● **WHAT THE TASK ASKS**: Quote every line of the records below word for word, but leave the pictures out.

Short web captions:
┌──
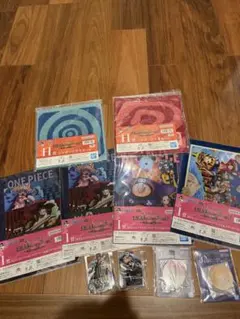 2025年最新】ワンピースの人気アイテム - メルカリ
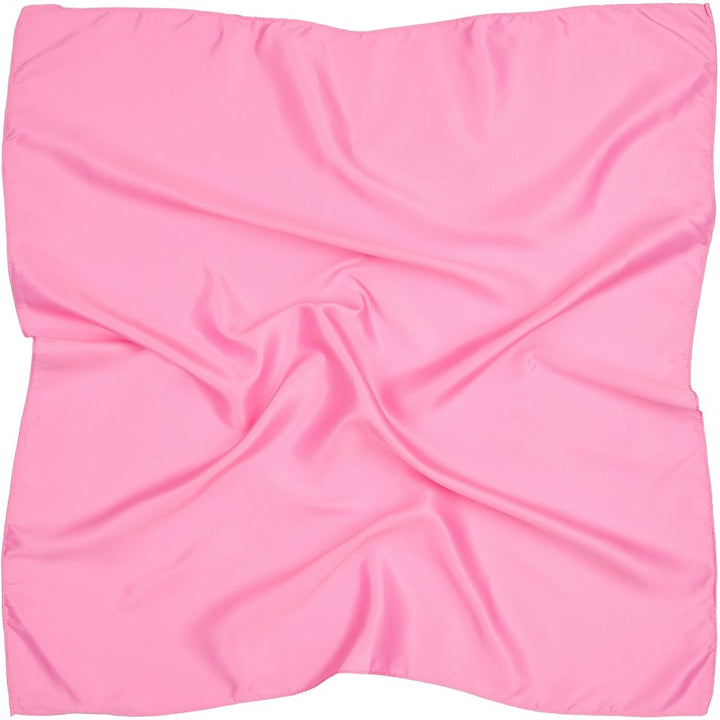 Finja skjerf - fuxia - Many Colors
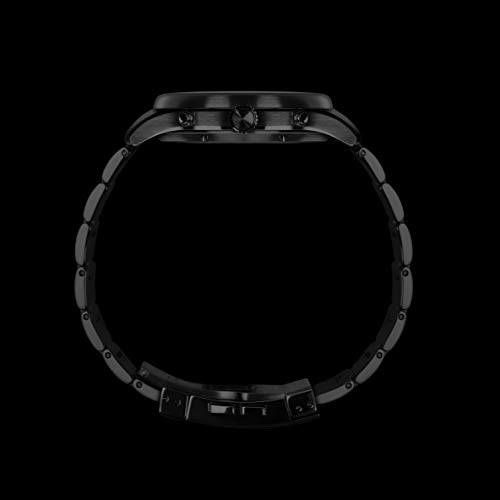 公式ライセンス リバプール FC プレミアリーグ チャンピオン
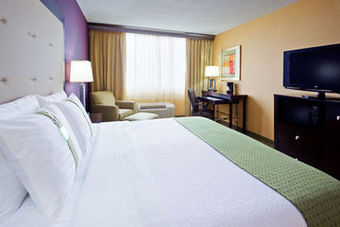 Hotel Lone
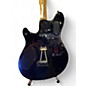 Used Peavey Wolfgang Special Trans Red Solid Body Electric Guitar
└──
● **WRITTEN SOLUTION**:
 2025年最新】ワンピースの人気アイテム - メルカリ
 Finja skjerf - fuxia - Many Colors
 公式ライセンス リバプール FC プレミアリーグ チャンピオン
 Hotel Lone
 Used Peavey Wolfgang Special Trans Red Solid Body Electric Guitar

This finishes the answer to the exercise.